— Page text —
** start **

Publié le 13 Avril 2013 par Stéphane Laurent in R, Mathematics, Statistics

Sample size determination for a mean

Sample size determination for a mean

This article explains the methodology implemented in the Shiny application availbale at http://glimmer.rstudio.com/stla/samplesize_mean/

Statement of the problem

Consider a preliminary experiment \( {\cal E}_0 \), whose issue is a sample \( y_0 \) of size \( n_0=5 \) generated from a normal distribution with unknown mean \( \mu \) and standard deviation \( \sigma \). This expriment is simulated below (I voluntary hide the unknown values of the parameters!)

n0 <- 5
(y0 <- rnorm(n0, mu, sigma))
## [1] 10.753 12.014  9.645 12.028  7.783

Now you want to plan a new experiment \( {\cal E}^{\text{new}} \) under the same conditions as \( {\cal E}_0 \), after which you hope to get a reliable estimate of the mean \( \mu \). For instance you wonder how to optimally chose the sample size \( n \) of \( {\cal E}^{\text{new}} \) in order to have \( 80\% \) probability to the half-width of the \( 95\% \)-confidence interval about \( \mu \) being less than \( 2 \) ?

A naive solution

At the issue of the future experiment \( {\cal E}^{\text{new}} \), the half-width of the \( 95\% \)-confidence interval about the mean is \( \boxed{t^*_{n-1}(2.5\%)\dfrac{sd(y^{\text{new}})}{\sqrt{n}}} \), denoting by \( y^{\text{new}} \) the new generated sample of size \( n \).

Let's take a look at the estimated standard deviation of the preliminary sample:

(sd0 <- sd(y0))
## [1] 1.788

Then we can plot the half-width that would be obtained if the new sample standard deviation \( sd(y^{\text{new}} \)) would exactly equal to the sample standard deviation \( sd(y_0) \) of the preliminary sample:

hwidth <- function(n, sd, alpha = 5/100) {
    qt(1 - alpha/2, n - 1) * sd/sqrt(n)
}
n.range <- 3:30
names(n.range) <- paste0("n=", n.range)
library(ggplot2)
dfplot <- data.frame(n = n.range, hw = hwidth(n.range, sd0))
p <- ggplot(data = dfplot, aes(x = n, y = hw)) + geom_line(colour = "blue") + 
    geom_point(colour = "brown") + xlab("sample size") + ylab("half-width")

** end **

— Given material —
** start **

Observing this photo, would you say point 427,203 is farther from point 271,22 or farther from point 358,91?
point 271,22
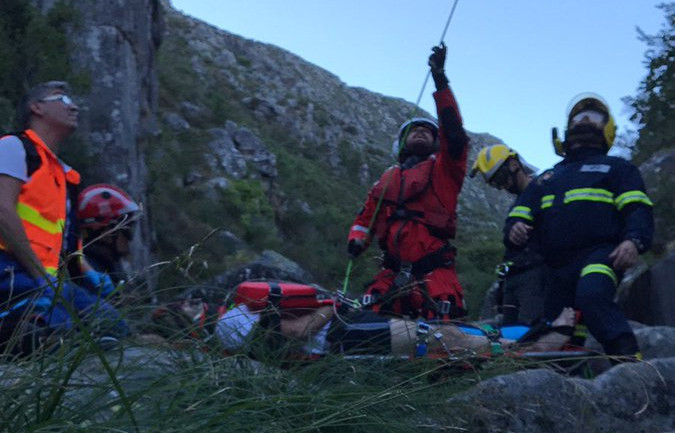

** end **

— Written problem 1 —
Please extract from the sample size article the part that opens with the words containing "Let's take a" and closes with "library(ggplot2)".
— Written problem 2 —
In the sample size article, what standard deviation is computed for the preliminary sample?
— Written problem 3 —
Proceed with the article on sample size determination for a mean, continuing from the point where it stops.

— Task answer 1 —
Let's take a look at the estimated standard deviation of the preliminary sample:

(sd0 <- sd(y0))
## [1] 1.788

Then we can plot the half-width that would be obtained if the new sample standard deviation \( sd(y^{\text{new}} \)) would exactly equal to the sample standard deviation \( sd(y_0) \) of the preliminary sample:

hwidth <- function(n, sd, alpha = 5/100) {
    qt(1 - alpha/2, n - 1) * sd/sqrt(n)
}
n.range <- 3:30
names(n.range) <- paste0("n=", n.range)
library(ggplot2)

— Task answer 2 —
1.788

— Task answer 3 —
print(p)

plot of chunk unnamed-chunk-3

Taking into account the uncertainty about the preliminary estimate

Of course we cannot expect that the future sample standard deviation will be exactly equal to the preliminary one; basing our choice of the sample size on the blue line would not take account of risk.

Wrong approach: Using a confidence interval about the theoretical standard deviation

It is well known that \[ sd^2(y_0) \sim \sigma^2\frac{\chi^2_{n_0-1}}{n_0-1} = \sigma^2F_{n_0-1,\infty}. \] Consequently, an upper \( 80\% \)-confidence bound about the unknown standard deviation \( \sigma \) can be derived from the preliminary experiment \( {\cal E}_0 \) as follows. Let \( q \) be the lower \( 20\% \)-quantile of the chi-squared distribution \( \chi^2_{n_0-1} \), defined by \( \Pr(\chi^2_{n_0-1} > q)=80\% \). Then the interval \[ \left[0, \frac{\sqrt{n_0-1}sd(y_0)}{\sqrt{q}} \right] \] is the left-sided \( 80\% \)-confidence interval about \( \sigma \) derived from the preliminary sample. In other words, \( \boxed{\sigma^+= \dfrac{\sqrt{n_0-1}sd(y_0)}{\sqrt{q}}} \) is an upper \( 80\% \)-confidence bound for \( \sigma \).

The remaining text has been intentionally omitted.